The Faculty of Social Sciences (FSS) is one of the newest faculties of Charles University. The Faculty was founded in 1990, shortly after the Velvet Revolution. It soon became a regional centre of teaching and research in area studies, economics, international relations, journalism, media studies, sociology and political science. The Faculty offers bachelor’s, master’s, and doctoral degree programs in social sciences. While the languages of instruction are Czech and English, students can choose from classes in a wide range of other languages, including French, German, Russian and Spanish.

The Faculty enrolls around 4,000 full-time students. Approximately 150 are enrolled in one of the English language degree programs.

Organisation of study 
Studies at the Faculty of Social Sciences are intended to prepare students for a professional career in the private sector, public administration, national governments, European institutions, academic research or the media. They are divided into three individual cycles: 
 A bachelor's degree cycle (3 years; Bc., equivalent to a BA)
 A master's degree cycle (2 years; Mgr., equivalent to an MA)
 Doctoral studies (4 years; Ph.D.)

Degree programs 
The Faculty offers degree programs at all levels in its subject specializations in both Czech and English. The English language degree programs offer one fully accredited English language bachelor´s degree program, ten fully accredited English language master's degree programs, and two double-degree programs in partnership with universities in London and Strasbourg.

 Bachelor in Economics and Finance (BEF) offers training in mathematics, statistics and econometrics. It covers key fields of economics and finance, mostly through courses surveying recent theory and empirics.
 Balkan, Eurasian and Central European Studies (BECES) offers versatile exploration of “the East”, understood as a territory composed of Central Europe, the Balkan Peninsula and Post- Soviet areas.
 Central European Comparative Studies (CECS) focuses on  Germany, Austria and the Visegrád Countries (the Czech Republic, Slovakia, Poland and Hungary) with an overlap onto neighboring regions.
 Corporate Finance and Strategy (CFS) is a two-year English-language Master's double-degree program with the University of Strasbourg aiming at providing students with a broad knowledge and understanding of economic theory with a focus on financial and international economics. 
 European Studies (ES) focuses on the study of Europe and on the European integration process in all its complexity and variety.
 Geopolitical Studies (GPS) seeks to explore the dynamic relationship between international politics and human geography, focusing on essential theories, thinkers and regions.
 International Economic and Political Studies (IEPS) offers a multidisciplinary investigation of contemporary political, economic and social issues.
 International Masters in Economy, State and Society (IMESS) in partnership with UCL School of Slavonic and East European Studies. The program offers three distinct study tracks, reflecting the unique multidisciplinary expertise of the consortium institutions.
 Master in International Security Studies (MISS) offers students a tour through security, conflict and strategic studies in the context of international relations.
 Master in Economics and Finance (MEF) gives the student a thorough grounding in both theoretical and applied economics.

* **SOURCE MATERIAL**
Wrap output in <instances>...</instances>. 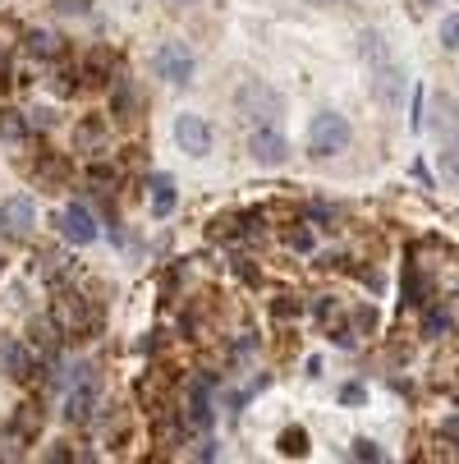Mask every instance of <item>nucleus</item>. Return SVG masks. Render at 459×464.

* **SHORT PROBLEM**
Answer these questions from the text on the Faculty of Social Sciences:
(a) In what year was the Faculty founded?
(b) About how many full-time students does the Faculty enroll?
(c) How many years do doctoral studies last?

* **COMPLETE OUTPUT**
(a) 1990
(b) Around 4,000
(c) 4 years